→ Task goal
The lines to be copied are those below that contain "Field".

→ Source data

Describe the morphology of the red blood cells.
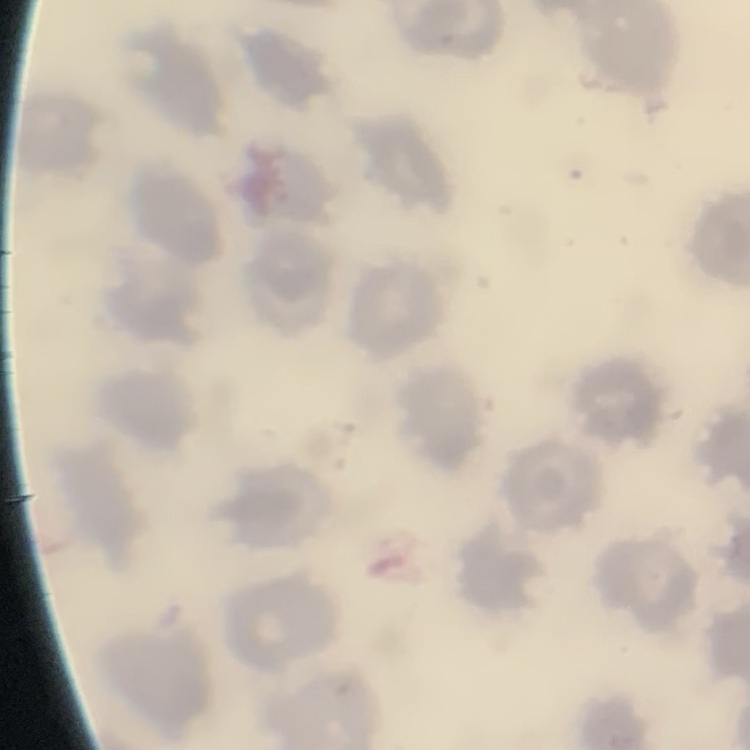
No rouleaux formation.

Summary:
  - Stain: Field's or Giemsa
  - Image type: one tile cut from a larger photomicrograph
  - Preparation: thin peripheral smear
Comment on the morphology of the red blood cells.
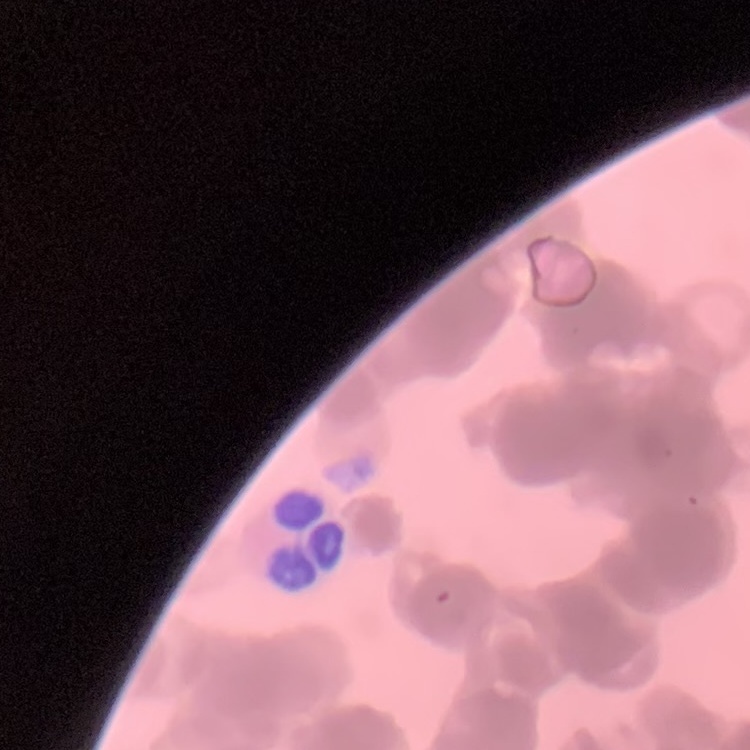
Rouleaux formation.

image type = one tile cut from a larger photomicrograph
preparation = thin blood film
stain = Field's or Giemsa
Describe the morphology of the red blood cells.
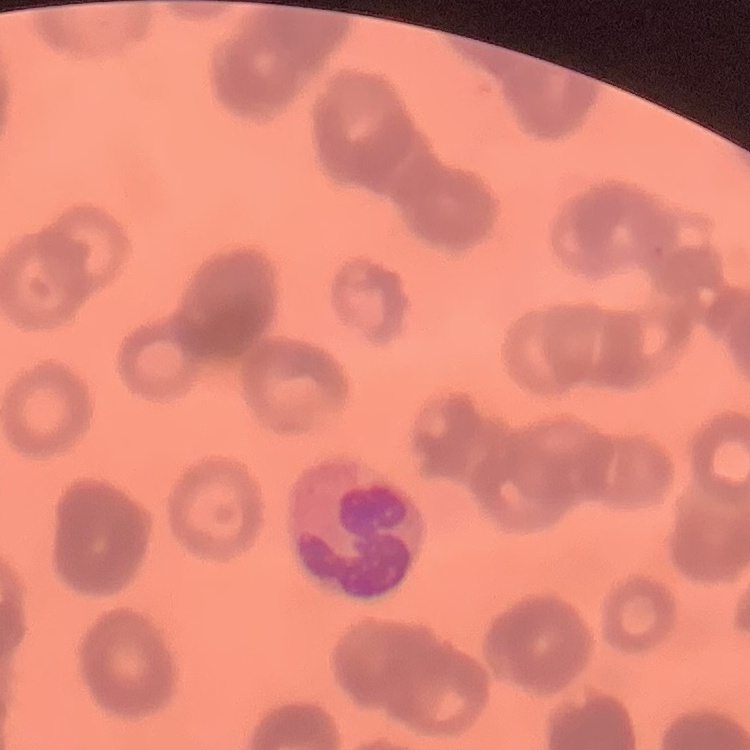
Rouleaux formation.

Thin blood smear. Square crop of a larger photomicrograph. Stained with either Field's or Giemsa.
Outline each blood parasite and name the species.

→ Response area
  - Stain: Field's or Giemsa
stain = Field's or Giemsa
Thin blood smear. Square crop of a larger photomicrograph. Stained with either Field's or Giemsa.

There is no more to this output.